======== Provided text ========

Another interesting and popular ETA mechanism is the V-shaped ETA, often also referred to as the Chevron-type ETA [14]. In its simplest form, the V-shaped ETA is composed of a series of beams interconnected by two anchors and a central shuttle (Figure 2). The electric potential (V) is applied between the two anchors, which are mechanically fixed structures that allow for virtually no translation and/or rotation. The beams and the shuttle that are suspended act as moving/dynamic elements. Contrary to the hot and cold arm design, the V-shaped ETA does not depend on differential heating to render a displacement but rather on global joule heating of the beams. The structure may be perceived as a fixed-fixed structure whereby when the beams expand, the tendency would be for them to buckle. For this reason, a pre-bend angle (θ) is applied to the beams to facilitate the in-plane displacement in the required direction.

This work focused on a V-shaped ETA, in particular, one manufactured using the SOIMUMPS^TM (Silicon-on-Insulator Multi-User MEMS Processes) micromachining process. The SOIMUMPS stack schematic is illustrated in Figure 3. The reader is referred to [15] for a description of the process and design rules. The geometric parameters associated with the structure under analysis in this work may be seen in

Table 1. Nominal geometric parameters of the MEMS structure (see Figure 2a for annotations).

======== Material shown ========

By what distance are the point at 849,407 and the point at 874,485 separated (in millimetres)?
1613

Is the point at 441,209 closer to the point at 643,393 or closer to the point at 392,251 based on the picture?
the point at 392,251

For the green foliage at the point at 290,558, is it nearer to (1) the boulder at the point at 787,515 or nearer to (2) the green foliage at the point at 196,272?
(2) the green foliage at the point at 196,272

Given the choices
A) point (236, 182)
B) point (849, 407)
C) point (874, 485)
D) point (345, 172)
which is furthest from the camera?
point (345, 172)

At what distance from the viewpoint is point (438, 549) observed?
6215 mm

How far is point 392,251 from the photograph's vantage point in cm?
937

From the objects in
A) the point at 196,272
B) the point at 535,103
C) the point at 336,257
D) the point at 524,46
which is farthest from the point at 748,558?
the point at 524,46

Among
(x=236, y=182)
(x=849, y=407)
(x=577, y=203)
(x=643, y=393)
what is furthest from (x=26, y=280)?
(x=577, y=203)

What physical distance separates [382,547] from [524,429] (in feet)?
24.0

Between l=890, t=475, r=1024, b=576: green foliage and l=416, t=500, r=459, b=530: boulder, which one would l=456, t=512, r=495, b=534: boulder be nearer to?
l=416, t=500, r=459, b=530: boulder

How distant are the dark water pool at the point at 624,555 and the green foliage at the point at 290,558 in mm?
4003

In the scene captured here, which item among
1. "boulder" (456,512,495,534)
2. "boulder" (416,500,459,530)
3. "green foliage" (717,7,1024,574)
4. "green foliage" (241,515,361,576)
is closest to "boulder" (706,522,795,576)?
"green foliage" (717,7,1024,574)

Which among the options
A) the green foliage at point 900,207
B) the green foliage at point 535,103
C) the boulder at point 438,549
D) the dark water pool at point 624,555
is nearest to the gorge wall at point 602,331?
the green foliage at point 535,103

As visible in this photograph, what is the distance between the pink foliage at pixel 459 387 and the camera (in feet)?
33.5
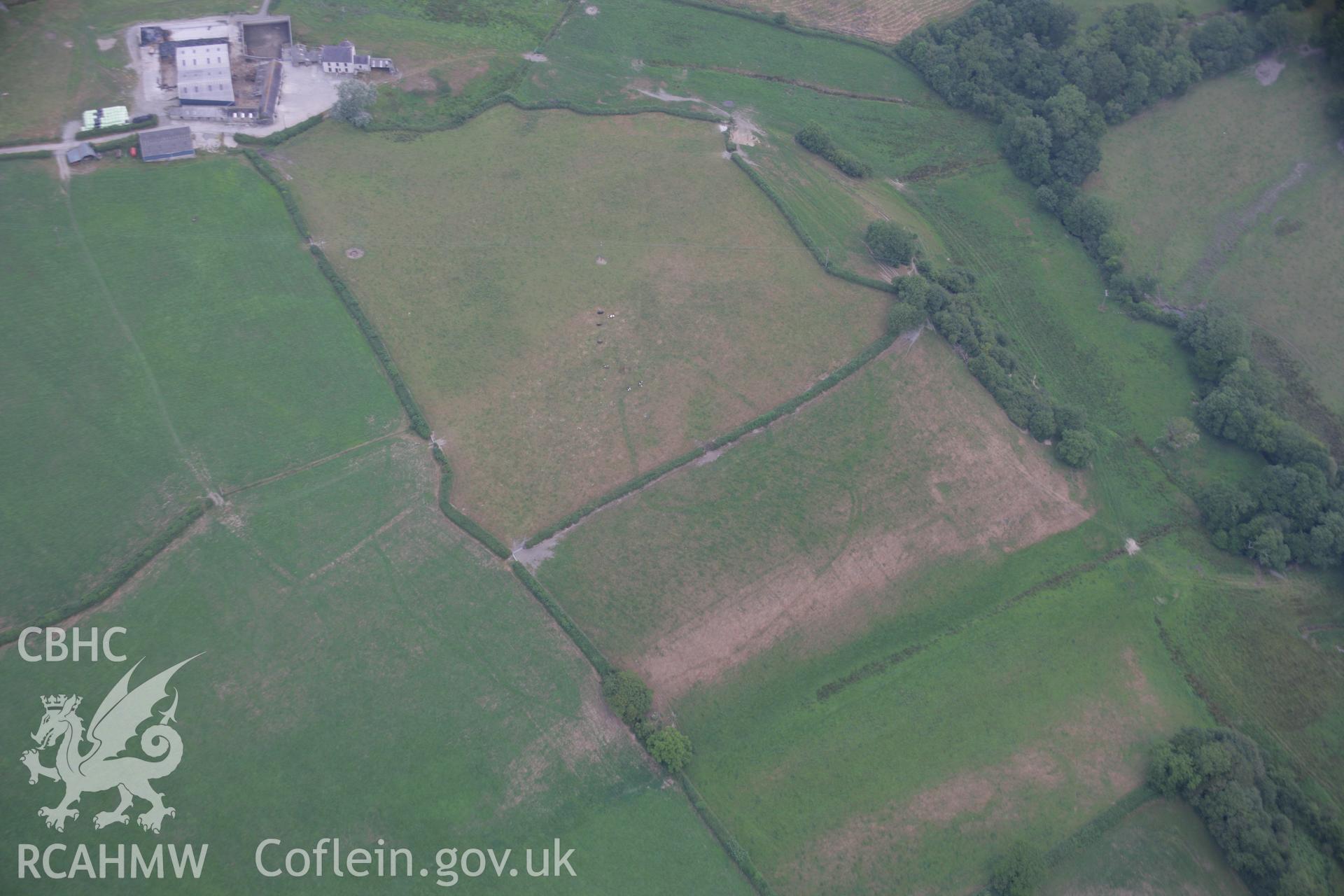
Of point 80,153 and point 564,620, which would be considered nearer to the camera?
point 564,620

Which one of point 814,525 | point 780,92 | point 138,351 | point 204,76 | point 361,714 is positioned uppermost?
point 780,92

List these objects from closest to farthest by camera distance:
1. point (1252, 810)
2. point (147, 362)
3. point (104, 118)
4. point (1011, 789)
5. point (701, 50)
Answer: point (1252, 810)
point (1011, 789)
point (147, 362)
point (104, 118)
point (701, 50)

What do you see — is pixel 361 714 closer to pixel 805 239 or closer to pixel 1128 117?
pixel 805 239

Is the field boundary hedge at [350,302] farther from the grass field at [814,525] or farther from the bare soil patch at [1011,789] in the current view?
the bare soil patch at [1011,789]

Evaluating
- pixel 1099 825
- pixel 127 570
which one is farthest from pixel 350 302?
pixel 1099 825

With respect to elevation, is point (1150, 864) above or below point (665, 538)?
below

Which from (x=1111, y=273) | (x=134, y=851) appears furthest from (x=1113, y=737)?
(x=134, y=851)

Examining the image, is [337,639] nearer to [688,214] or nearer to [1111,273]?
[688,214]

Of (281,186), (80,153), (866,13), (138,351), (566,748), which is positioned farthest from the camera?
(866,13)
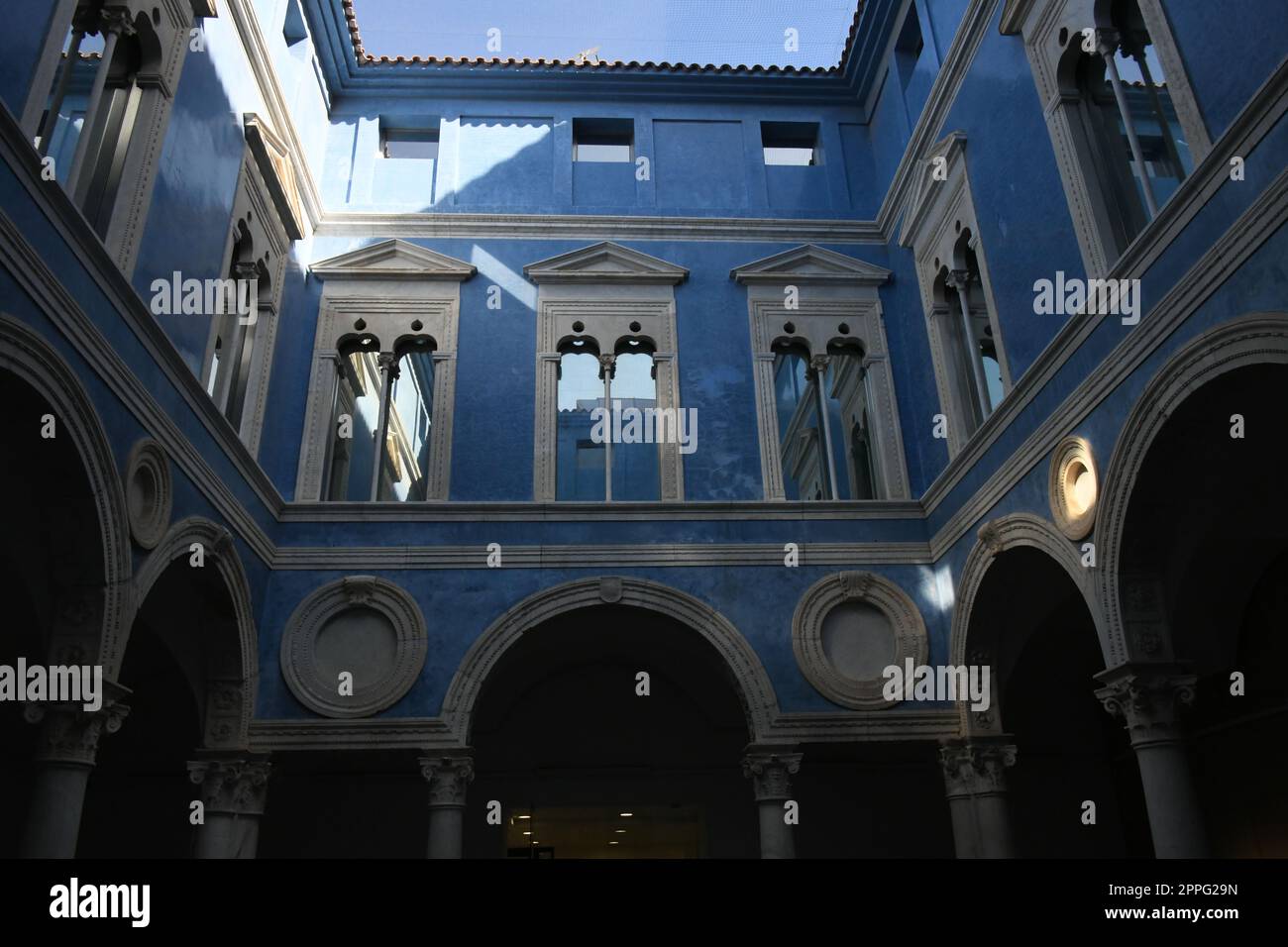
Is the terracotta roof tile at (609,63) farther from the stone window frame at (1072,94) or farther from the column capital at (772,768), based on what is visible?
the column capital at (772,768)

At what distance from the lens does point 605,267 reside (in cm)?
1238

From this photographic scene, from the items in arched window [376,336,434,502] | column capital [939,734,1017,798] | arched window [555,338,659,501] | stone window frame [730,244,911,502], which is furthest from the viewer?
arched window [376,336,434,502]

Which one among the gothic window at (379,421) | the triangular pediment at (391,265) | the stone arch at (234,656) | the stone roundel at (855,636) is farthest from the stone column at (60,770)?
the triangular pediment at (391,265)

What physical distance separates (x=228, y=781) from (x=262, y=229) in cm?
549

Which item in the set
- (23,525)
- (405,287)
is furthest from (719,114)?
(23,525)

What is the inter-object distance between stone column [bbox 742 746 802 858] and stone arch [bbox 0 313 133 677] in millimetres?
5758

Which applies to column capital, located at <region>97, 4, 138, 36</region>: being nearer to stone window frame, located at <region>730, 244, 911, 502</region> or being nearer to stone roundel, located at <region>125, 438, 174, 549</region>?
stone roundel, located at <region>125, 438, 174, 549</region>

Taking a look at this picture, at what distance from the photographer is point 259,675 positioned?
9.98 m

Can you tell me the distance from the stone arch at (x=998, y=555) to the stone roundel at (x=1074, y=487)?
16 cm

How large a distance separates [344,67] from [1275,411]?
11326 millimetres

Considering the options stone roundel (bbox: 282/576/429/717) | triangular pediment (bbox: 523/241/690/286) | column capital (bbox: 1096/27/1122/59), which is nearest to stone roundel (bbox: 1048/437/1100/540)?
column capital (bbox: 1096/27/1122/59)

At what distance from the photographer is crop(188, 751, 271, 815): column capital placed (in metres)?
9.38
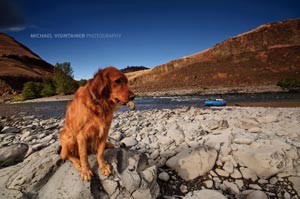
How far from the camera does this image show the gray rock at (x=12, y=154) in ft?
14.1

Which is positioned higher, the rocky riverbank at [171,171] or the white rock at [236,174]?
the rocky riverbank at [171,171]

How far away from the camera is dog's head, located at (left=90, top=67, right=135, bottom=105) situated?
291 cm

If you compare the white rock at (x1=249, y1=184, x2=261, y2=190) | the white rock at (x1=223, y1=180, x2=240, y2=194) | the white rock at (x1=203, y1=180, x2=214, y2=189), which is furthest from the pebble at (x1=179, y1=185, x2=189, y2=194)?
the white rock at (x1=249, y1=184, x2=261, y2=190)

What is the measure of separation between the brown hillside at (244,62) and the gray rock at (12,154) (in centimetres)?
7516

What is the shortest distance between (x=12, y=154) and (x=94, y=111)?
3.02 metres

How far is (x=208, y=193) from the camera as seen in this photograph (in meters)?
3.68

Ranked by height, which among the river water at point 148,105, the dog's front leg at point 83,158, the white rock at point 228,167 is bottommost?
the river water at point 148,105

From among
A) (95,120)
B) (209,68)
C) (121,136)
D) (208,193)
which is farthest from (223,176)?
(209,68)

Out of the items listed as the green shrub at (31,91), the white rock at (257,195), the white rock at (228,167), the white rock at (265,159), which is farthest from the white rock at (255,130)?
the green shrub at (31,91)

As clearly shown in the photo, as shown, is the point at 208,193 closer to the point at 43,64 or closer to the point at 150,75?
the point at 150,75

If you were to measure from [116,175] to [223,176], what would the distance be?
113 inches

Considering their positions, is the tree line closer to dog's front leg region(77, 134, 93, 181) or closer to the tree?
the tree

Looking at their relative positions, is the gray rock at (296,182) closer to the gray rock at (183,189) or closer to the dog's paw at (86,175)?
the gray rock at (183,189)

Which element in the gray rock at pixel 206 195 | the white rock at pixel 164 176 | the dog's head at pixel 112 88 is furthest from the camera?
the white rock at pixel 164 176
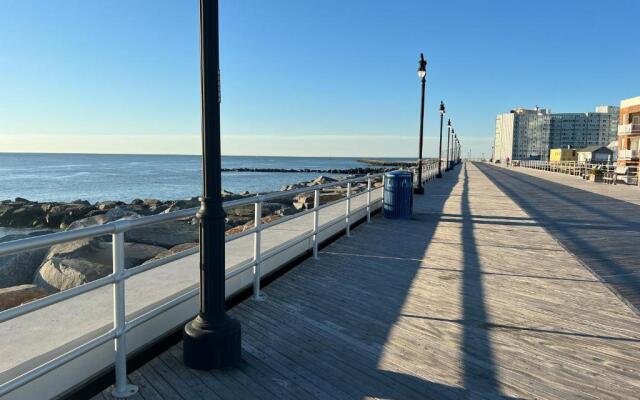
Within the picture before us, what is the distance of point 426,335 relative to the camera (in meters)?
4.38

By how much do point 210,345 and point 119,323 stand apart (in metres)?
0.68

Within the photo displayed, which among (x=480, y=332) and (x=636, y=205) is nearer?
(x=480, y=332)

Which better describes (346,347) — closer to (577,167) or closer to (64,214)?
(64,214)

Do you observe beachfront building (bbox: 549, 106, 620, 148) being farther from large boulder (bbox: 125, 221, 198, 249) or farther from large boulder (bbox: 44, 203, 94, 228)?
large boulder (bbox: 125, 221, 198, 249)

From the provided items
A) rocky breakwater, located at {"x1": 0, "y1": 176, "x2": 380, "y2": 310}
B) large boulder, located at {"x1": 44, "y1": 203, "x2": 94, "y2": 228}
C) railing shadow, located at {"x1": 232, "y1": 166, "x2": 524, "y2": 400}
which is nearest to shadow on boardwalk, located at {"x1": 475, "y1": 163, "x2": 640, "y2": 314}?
railing shadow, located at {"x1": 232, "y1": 166, "x2": 524, "y2": 400}

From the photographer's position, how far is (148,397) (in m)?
3.20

========

**What to do**
a. Filter the rows above down to the lines that contain the string "millimetres", and copy each of those lines in full.
b. Resume the text on the V-shaped electrothermal actuator from the point where it stops, and carry it forward.

**Answers in order**
a.
By what distance are the point at 849,407 and the point at 874,485 separated (in millimetres)?
What is the inter-object distance between stone column [bbox 742 746 802 858] and stone arch [bbox 0 313 133 677] in millimetres?
11326 millimetres

b.
Parameter	Value
Distance from anchor to centre of shuttle parallel to beams, L (µm)	464
Width of beams, ${\mathrm{w}}_{\mathrm{B}}$ (µm)	6
Beam spacing, ${\mathrm{w}}_{\mathrm{G}}$ (µm)	10
Pre-bend angle, θ (°)	7
Number of beams per side	10
SOI silicon thickness, tSOI (µm)	25

and are duly illustrated in Figure 2a and Figure 3. This design concept was the candidate of choice for assessment due to its simplicity, popularity, and potential in various engineering sectors. The V-Shaped ETA may be combined with various secondary amplification mechanisms that, as such, make it a versatile driver for multiple applications in microgripper use [16,17]. In subsequent analyses, nominal dimensions, as tabulated in Table 1, were considered. All process-induced irregularities and tolerances are omitted.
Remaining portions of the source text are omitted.